Find the line containing "Based on the". Retype it and every line after it through the end of the entries, exactly as written, with nothing added.
▬▬▬▬▬▬▬▬▬▬
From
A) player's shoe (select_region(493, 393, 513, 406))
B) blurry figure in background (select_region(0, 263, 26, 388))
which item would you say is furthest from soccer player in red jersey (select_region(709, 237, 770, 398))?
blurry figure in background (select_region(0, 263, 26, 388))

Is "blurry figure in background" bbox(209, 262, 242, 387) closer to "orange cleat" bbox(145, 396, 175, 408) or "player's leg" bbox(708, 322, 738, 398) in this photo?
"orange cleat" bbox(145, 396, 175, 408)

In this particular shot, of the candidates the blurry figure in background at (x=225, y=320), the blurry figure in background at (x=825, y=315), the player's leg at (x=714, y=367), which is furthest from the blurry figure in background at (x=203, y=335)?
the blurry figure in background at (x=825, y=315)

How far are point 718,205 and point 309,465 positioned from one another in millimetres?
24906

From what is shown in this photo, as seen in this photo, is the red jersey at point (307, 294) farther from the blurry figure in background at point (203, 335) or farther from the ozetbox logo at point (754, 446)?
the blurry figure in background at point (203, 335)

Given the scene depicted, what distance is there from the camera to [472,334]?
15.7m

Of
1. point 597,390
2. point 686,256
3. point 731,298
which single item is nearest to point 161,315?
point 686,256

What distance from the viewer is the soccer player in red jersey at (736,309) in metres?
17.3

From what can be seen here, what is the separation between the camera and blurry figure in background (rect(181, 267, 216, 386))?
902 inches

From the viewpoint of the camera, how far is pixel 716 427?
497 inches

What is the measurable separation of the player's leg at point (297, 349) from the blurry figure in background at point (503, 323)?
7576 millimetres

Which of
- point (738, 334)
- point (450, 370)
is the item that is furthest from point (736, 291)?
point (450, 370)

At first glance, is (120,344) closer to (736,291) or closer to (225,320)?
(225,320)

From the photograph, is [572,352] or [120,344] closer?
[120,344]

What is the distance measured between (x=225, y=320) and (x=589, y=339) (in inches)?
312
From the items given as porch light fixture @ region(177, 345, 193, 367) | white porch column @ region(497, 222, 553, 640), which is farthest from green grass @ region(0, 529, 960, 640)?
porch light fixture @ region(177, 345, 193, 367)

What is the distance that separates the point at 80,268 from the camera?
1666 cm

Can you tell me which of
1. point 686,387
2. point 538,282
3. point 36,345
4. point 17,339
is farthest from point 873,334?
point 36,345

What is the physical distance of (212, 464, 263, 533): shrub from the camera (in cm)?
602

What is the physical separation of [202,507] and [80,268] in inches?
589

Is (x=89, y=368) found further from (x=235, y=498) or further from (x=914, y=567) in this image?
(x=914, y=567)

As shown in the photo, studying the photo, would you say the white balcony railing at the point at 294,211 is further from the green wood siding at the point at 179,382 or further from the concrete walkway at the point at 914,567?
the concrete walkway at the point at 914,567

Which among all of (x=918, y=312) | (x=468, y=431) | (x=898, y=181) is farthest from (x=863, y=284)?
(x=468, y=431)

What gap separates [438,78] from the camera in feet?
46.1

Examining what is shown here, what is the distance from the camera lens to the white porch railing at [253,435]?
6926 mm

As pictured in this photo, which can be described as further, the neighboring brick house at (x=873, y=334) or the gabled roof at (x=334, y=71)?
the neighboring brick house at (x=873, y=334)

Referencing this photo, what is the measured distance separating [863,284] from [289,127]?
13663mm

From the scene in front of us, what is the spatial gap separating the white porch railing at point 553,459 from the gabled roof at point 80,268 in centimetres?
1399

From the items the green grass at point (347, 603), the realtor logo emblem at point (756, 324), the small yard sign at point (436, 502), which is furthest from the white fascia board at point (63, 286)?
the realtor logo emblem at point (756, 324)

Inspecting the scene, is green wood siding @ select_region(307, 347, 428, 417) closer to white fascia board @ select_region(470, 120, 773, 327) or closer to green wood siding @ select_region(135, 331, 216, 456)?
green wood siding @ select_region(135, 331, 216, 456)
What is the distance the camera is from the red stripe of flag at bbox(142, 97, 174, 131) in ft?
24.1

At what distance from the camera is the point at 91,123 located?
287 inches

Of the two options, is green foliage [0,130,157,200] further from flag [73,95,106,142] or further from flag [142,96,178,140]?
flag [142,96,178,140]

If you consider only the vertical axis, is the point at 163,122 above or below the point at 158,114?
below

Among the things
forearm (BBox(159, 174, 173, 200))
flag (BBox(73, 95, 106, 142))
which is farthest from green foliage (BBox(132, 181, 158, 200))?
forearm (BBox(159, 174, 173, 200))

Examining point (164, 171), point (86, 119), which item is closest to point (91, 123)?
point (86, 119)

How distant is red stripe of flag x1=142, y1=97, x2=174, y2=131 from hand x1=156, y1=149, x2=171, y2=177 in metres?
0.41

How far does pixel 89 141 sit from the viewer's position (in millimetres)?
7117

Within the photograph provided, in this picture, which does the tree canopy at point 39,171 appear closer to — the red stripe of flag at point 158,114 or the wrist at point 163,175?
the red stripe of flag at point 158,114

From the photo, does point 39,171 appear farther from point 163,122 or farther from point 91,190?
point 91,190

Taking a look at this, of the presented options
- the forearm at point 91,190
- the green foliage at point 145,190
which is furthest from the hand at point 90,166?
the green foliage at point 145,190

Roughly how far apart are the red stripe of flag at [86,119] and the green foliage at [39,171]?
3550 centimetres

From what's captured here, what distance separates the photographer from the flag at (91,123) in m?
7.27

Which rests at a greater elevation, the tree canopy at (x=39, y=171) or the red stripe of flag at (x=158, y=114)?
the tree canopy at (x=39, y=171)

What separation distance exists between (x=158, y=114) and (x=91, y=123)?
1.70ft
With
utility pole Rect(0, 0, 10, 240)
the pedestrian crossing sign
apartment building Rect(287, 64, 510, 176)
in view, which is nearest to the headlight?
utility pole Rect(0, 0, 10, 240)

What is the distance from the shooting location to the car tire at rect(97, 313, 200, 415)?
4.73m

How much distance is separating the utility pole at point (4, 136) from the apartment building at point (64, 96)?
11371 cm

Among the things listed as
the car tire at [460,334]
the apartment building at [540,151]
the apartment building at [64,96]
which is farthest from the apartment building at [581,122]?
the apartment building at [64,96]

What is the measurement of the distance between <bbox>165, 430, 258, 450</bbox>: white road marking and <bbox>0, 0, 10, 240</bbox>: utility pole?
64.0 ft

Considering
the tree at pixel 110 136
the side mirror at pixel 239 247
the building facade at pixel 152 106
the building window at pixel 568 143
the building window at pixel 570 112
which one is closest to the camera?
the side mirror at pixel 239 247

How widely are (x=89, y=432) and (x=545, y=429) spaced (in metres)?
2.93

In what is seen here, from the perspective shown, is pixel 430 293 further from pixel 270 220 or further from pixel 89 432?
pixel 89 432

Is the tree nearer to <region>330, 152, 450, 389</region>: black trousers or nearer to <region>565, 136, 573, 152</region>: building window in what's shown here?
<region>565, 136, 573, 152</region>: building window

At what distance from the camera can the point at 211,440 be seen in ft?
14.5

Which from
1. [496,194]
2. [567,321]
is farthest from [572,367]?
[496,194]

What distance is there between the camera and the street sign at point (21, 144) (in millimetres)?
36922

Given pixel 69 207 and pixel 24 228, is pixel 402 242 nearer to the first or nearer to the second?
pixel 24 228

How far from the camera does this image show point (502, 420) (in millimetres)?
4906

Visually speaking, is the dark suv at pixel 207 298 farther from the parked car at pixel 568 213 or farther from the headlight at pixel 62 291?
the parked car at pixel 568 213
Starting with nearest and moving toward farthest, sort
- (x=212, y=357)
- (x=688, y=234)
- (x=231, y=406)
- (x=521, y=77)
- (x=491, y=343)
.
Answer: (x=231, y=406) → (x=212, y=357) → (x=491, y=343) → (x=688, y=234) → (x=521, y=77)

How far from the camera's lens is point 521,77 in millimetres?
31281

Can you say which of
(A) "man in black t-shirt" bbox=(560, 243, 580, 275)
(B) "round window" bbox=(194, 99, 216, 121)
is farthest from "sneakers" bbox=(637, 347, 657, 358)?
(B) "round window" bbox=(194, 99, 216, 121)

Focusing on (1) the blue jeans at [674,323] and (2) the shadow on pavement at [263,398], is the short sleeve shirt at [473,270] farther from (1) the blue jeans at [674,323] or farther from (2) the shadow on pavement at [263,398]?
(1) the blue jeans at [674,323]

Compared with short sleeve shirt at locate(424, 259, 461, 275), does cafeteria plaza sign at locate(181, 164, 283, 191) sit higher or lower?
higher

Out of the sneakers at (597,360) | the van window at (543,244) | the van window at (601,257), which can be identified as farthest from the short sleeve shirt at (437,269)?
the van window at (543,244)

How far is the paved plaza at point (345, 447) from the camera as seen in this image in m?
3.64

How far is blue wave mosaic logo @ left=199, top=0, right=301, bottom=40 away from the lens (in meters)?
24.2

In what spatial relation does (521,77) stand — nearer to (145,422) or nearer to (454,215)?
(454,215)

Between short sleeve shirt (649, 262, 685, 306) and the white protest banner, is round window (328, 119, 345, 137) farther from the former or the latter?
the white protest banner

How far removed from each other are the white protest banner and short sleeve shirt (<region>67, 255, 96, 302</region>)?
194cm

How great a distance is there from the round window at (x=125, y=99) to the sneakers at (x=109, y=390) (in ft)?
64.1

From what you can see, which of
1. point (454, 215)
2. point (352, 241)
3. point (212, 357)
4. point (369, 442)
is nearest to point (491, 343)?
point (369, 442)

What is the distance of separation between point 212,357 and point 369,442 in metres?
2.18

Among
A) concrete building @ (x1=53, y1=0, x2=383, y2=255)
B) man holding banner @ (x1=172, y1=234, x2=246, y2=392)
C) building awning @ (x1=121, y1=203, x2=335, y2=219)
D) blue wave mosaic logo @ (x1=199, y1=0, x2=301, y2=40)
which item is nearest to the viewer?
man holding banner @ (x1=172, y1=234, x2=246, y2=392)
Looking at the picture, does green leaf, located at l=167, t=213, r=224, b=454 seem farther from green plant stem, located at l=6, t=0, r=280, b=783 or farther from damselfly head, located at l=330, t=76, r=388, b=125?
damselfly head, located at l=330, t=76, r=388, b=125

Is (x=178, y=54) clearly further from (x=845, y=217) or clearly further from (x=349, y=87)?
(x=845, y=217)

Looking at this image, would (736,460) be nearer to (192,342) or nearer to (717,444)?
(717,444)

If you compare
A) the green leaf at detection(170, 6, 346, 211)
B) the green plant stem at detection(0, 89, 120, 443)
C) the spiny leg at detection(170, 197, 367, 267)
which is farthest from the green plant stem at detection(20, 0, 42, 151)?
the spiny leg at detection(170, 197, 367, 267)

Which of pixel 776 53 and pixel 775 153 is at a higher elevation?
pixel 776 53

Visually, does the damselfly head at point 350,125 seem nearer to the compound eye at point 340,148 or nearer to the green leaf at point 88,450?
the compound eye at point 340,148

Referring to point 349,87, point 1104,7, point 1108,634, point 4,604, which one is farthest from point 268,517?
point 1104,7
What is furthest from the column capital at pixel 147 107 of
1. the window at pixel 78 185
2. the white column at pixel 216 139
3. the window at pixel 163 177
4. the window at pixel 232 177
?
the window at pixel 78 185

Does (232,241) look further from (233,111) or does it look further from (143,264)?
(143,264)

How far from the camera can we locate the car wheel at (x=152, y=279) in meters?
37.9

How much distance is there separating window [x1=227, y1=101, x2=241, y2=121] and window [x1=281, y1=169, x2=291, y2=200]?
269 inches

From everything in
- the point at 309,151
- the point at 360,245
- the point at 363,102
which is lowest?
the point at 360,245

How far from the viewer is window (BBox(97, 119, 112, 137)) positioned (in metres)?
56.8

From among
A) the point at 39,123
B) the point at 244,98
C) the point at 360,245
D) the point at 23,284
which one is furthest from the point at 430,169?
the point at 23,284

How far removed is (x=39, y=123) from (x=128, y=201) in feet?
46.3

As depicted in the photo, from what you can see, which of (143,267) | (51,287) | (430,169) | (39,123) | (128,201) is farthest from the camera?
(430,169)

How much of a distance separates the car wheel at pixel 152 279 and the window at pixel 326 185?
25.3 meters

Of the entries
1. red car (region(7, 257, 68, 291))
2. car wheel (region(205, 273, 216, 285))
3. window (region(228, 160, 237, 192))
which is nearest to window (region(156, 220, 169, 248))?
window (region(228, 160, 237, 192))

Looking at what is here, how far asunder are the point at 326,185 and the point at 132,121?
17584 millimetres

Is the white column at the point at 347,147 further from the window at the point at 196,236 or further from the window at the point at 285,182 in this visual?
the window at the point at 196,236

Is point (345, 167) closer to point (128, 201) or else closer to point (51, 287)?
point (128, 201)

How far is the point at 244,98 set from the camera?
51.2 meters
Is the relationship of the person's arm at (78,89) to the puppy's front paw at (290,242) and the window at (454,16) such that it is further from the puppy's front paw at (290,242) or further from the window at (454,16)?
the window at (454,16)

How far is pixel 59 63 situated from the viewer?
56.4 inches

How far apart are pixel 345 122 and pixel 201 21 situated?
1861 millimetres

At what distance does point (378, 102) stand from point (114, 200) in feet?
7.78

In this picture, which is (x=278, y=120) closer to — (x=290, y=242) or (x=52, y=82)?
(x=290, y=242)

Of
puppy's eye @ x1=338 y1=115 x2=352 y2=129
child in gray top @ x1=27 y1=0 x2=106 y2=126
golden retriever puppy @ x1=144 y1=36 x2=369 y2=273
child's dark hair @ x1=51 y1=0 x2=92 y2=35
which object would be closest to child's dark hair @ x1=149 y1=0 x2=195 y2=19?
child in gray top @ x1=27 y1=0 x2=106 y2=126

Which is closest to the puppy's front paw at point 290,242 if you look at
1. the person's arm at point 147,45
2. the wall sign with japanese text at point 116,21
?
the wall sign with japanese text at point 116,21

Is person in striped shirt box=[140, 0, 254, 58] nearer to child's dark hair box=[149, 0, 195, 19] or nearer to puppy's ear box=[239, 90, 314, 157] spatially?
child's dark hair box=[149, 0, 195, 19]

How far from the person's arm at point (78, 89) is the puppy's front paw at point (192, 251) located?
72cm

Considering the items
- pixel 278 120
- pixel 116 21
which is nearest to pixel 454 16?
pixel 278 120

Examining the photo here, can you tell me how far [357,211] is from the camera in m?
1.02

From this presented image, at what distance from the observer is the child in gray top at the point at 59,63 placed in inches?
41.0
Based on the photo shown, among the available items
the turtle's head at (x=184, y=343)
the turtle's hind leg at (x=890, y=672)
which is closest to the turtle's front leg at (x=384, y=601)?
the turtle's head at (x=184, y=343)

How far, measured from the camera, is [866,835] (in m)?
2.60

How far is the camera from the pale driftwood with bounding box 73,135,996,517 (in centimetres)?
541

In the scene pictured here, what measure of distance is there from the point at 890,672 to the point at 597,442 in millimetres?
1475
▬▬▬▬▬▬▬▬▬▬
_Output for this exercise_
Based on the photo shown, among the available items
the turtle's head at (x=184, y=343)
the turtle's hind leg at (x=890, y=672)
which is closest to the turtle's front leg at (x=384, y=601)?
the turtle's head at (x=184, y=343)

How far, measured from the camera, is [866,835] (in m)?
2.60

How far is the camera from the pale driftwood with bounding box 73,135,996,517 (in centimetres)?
541

In the scene pictured here, what measure of distance is there from the point at 890,672 to the point at 597,442 in millimetres?
1475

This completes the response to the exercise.